One of my favorite scenes in the movie “A Thousand Clowns” happens when Murray Burns is told he must get back to reality. “I’ll only go as a tourist,” he replies.

As I reenter my real life, I replay that scene, re-embrace that motto.

I look at the parking garage in Vienna, see not the cars but the stripes of light that make a pattern on the floor.

It’s not a bad way to live, as a real-life tourist, seeing the world with fresh eyes. It doesn’t last long, this “vacation effect.” But I’ll take it while I can get it.

Epiphany!

Epiphany!

I was all set to write about Epiphany, one of my favorite holidays. Day of discovery and adoration. The magi at the stable. And also of epiphany, one of my favorite feelings, the sudden revelation, the aha moment, the emergence of the forest from the trees.

I was helped along by a real surprise, a tree of scarves. Farther along, scarves draped over banisters and railings. On each scarf a blue tag: If you’re cold take this scarf. Chase the Chill D.C.

Looked it up, found the page and the mission, saw the skeins of yarn from which some scarves were made. Learned that the “scarf bombing” was long planned for this day, that many fingers flew to bring it about.

A sometime crocheter, I could feel the needles in my grasp, imagine the warm hearts and hands of the knitters. A sudden revelation, an aha moment. All of that and more.

Taking Stock

Taking Stock

On my last office day for two weeks I revel in the quiet. I have stories to edit and projects to complete but I find myself pruning the fern and peeling a clementine.

I think about the writer’s need for time and space and how little of it I’ve had. I think about a new year coming and what it will bring.

How easy it is to stay put, to walk the same paths and think the same thoughts. How comforting and deadening it can be. It requires great effort to chart a new course, to seek perspective.

I’m hoping my time off will give me a chance to take stock, to search for new routes and trails. It’s not a long time, but it might be enough. I’m hoping that it is.

Retracing My Steps

Retracing My Steps

My office key is lost. It must have slipped off the new lanyard I picked up yesterday. A lanyard that apparently didn’t fasten properly.

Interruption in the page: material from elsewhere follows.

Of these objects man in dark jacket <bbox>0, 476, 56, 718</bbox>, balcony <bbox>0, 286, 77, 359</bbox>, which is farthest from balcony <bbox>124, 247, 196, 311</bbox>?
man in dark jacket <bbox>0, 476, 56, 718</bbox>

Meanwhile, I have walked up and down hallways and sidewalks and garage corridors, retracing my steps. What a concept — retracing one’s steps. Going back over what was done before. Ultimate inefficiency.

Or is it? Perhaps a mindfulness exercise could consist of just this practice, walking back over what I walked before, looking for what wasn’t seen previously, realizing that instead of being present in the moment of walking, I was actually daydreaming, fretting, letting the scenery pass in a blur.

As it turns out, I did find something. Not my key but a colleague’s identification card. If I found her card, maybe she — or someone else — found my key. And in this sideways, sliding, inefficient way, we will all be rescued somehow.

(This photo from outside Medora, North Dakota, has no relevance to retracing my steps. I’ve just been wanting to use it.)

New Scenery, New Eyes

New Scenery, New Eyes

How do we perceive the vistas around us? With what eyes do we take in the forests, hills and plains of the natural world? When a new and radical form of scenery presents itself must we change our tastes and proclivities to appreciate it? Wallace Stegner raises these questions in Beyond the 100th Meridian: John Wesley Powell and the Second Opening of the West (Penguin, 1953) — and from what I can tell, he answers the last one with “yes.”

Stegner chronicles not only the physical exploration of the canyons, buttes and gorges of the “Plateau Province” (mid to southern Utah and northern Arizona), but also the artistic one.

The process that is triumphantly concluded in [Thomas] Moran’s “Yellowstone” was one that had begun forty years before in the water colors of Alfred Jacob Miller, when the painter’s eye first began to adjust to prairies that were not green meadows, mountains whose rocks were other than the Appalachian granite, scrub growth whose shades were those of gray and brown and yellow, earth which showed its oxidized bones, and air without the gray wool of humidity across its distances.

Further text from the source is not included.